Crypto is not an alternative to Capitalism

Blockchain is a technology, but for many, it’s also a promise of escaping the current financial system rigged by the ruling class and generational wealth. Cryptocurrencies can replace dreaded banks, and DAOs can supplant corporations. Once they do, everything will be good and fair.

On a fundamental level, you can think of DAOs as internet-native constitutions. Like regular constitutions, DAOs embed a fundamental set of rules and principles that establish an organization and determine its governance structure. But unlike regular constitutions, DAOs can execute some activities fully autonomously. For example, a DAO with its own internal capital can automatically buy and sell cryptocurrencies based on specific programmatic conditions.
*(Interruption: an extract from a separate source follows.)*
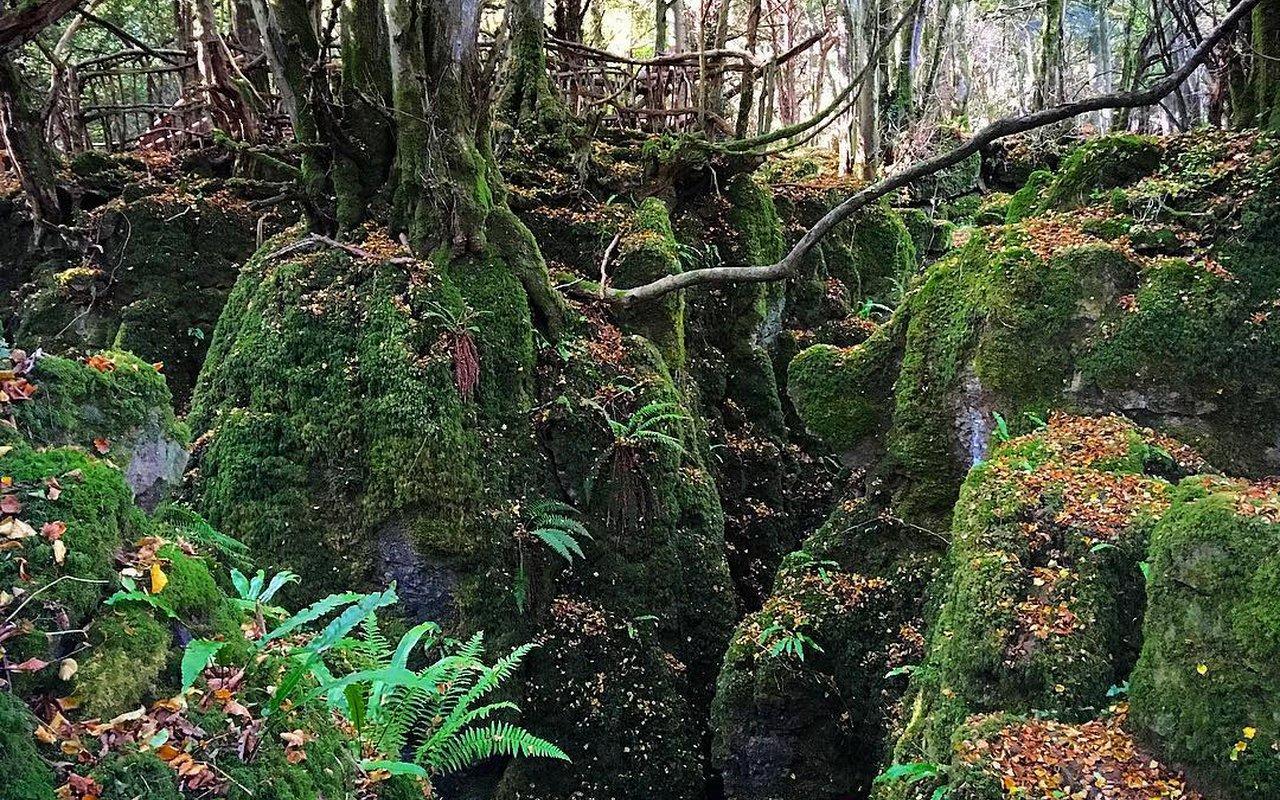 AWAYN IMAGE Puzzlewood walk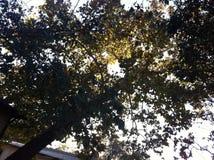 上面树 免版税库存照片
One example of a fully decentralized institution is Uniswap:

Uniswap doesn’t actually exist in any technological (servers, accounts, log-ins, etc.) or legal (LLC, S-corp) form that we’re used to.* Rather, Uniswap is a decentralized protocol, and the governing body of that protocol is a decentralized autonomous organization (DAO) on the Ethereum blockchain

DAOs are appealing to the anarchists out there, looking for their perfect slice of non-capitalist utopia. But DAOs are built on top of the Ethereum network to execute smart contracts making it work. The more Ethereum you have, the more influence you can have over the organizations. They are literally running on money.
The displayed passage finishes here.